### Objectifs
[a] Résumez en deux phrases le texte sur la rétention de sûreté.
[b] Dans le texte sur la rétention de sûreté, transformez en liste le paragraphe commençant par « Ce traitement serait applicable » en conservant ses informations principales.
[c] Recopiez, s'il vous plaît, tout ce qui va de « Le gouvernement a » jusqu'à « être renouvelée indéfiniment. » dans le texte sur la rétention de sûreté.

### Extrait du document
Le gouvernement a proposé au Parlement un projet de loi relatif à la " rétention de sûreté ". Il s'agit de placer dans des centres spéciaux les détenus ayant purgé leur peine mais que trois magistrats, après consultation d'une commission composée entre autres de psychiatres, auraient jugés encore dangereux.
Ce traitement serait applicable à des détenus condamnés à une peine de quinze ans de prison ou plus, pour des crimes sexuels ou particulièrement violents commis sur des mineurs. La rétention, prévue pour un an, pourrait être renouvelée indéfiniment.
D'après le gouvernement, il s'agit d'éviter, par exemple, des actes de récidive d'un pédophile, comme celui qui s'est produit à Roubaix en août dernier, actes épouvantables heureusement rares - 1 % de récidive chez les violeurs selon l'ancien ministre Robert Badinter - mais toujours très relayés et amplifiés par les médias.
Toujours prêt à dégainer sur les sujets sensibles et médiatisés, Sarkozy a déclaré : " Tant qu'ils ne se feront pas soigner, tous ces prédateurs ne sortiront pas de prison. " Mais on se demande alors pourquoi on ne les soigne pas dès le début de leur incarcération, au lieu d'attendre quinze ans et plus, et même pourquoi ils ne se retrouvent pas en hôpital psychiatrique au lieu du système carcéral qui ne peut que contribuer à aggraver leurs troubles mentaux.

### Contenu des données
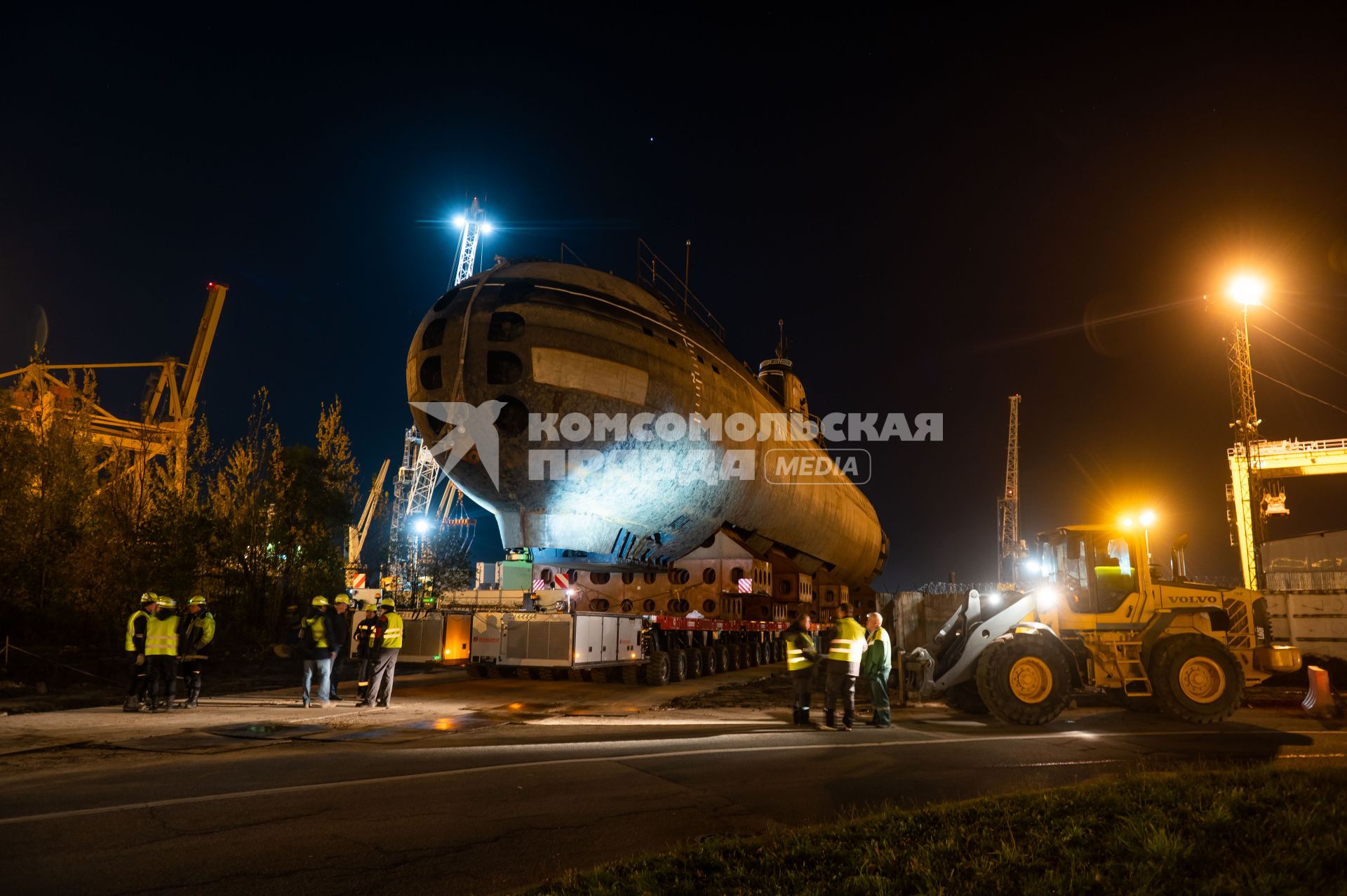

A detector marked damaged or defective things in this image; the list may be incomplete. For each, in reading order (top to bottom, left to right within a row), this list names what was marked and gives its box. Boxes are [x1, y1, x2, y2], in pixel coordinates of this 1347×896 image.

rusty metal hull [404, 262, 889, 590]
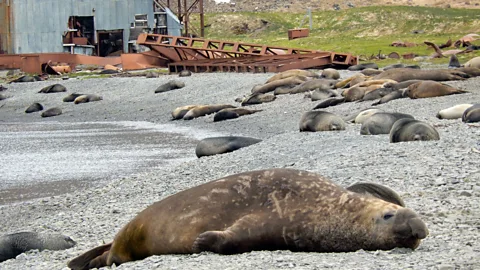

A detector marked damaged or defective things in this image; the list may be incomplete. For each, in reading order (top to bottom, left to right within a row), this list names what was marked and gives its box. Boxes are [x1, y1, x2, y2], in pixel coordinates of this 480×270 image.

rusted machinery [137, 33, 358, 73]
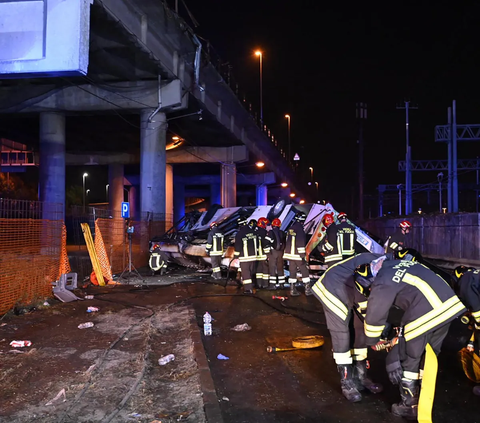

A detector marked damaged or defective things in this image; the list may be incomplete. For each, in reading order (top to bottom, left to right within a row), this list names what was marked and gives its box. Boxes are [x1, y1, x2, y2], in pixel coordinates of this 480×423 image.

burned vehicle wreckage [150, 200, 386, 276]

### Les réponses
[a] Le gouvernement a proposé au Parlement un projet de loi sur la « rétention de sûreté », qui placerait dans des centres spéciaux, pour un an renouvelable indéfiniment, des détenus ayant purgé une peine d'au moins quinze ans pour des crimes sexuels ou particulièrement violents sur des mineurs mais jugés encore dangereux. Le gouvernement le présente comme un moyen d'éviter des récidives, rares mais très relayées par les médias, tandis que le texte demande pourquoi ces détenus ne sont pas soignés dès le début de leur incarcération, voire placés en hôpital psychiatrique.

[b]
- Détenus concernés : condamnés à quinze ans de prison ou plus
- Crimes visés : crimes sexuels ou particulièrement violents commis sur des mineurs
- Durée de la rétention : un an, renouvelable indéfiniment

[c]
Le gouvernement a proposé au Parlement un projet de loi relatif à la " rétention de sûreté ". Il s'agit de placer dans des centres spéciaux les détenus ayant purgé leur peine mais que trois magistrats, après consultation d'une commission composée entre autres de psychiatres, auraient jugés encore dangereux.
Ce traitement serait applicable à des détenus condamnés à une peine de quinze ans de prison ou plus, pour des crimes sexuels ou particulièrement violents commis sur des mineurs. La rétention, prévue pour un an, pourrait être renouvelée indéfiniment.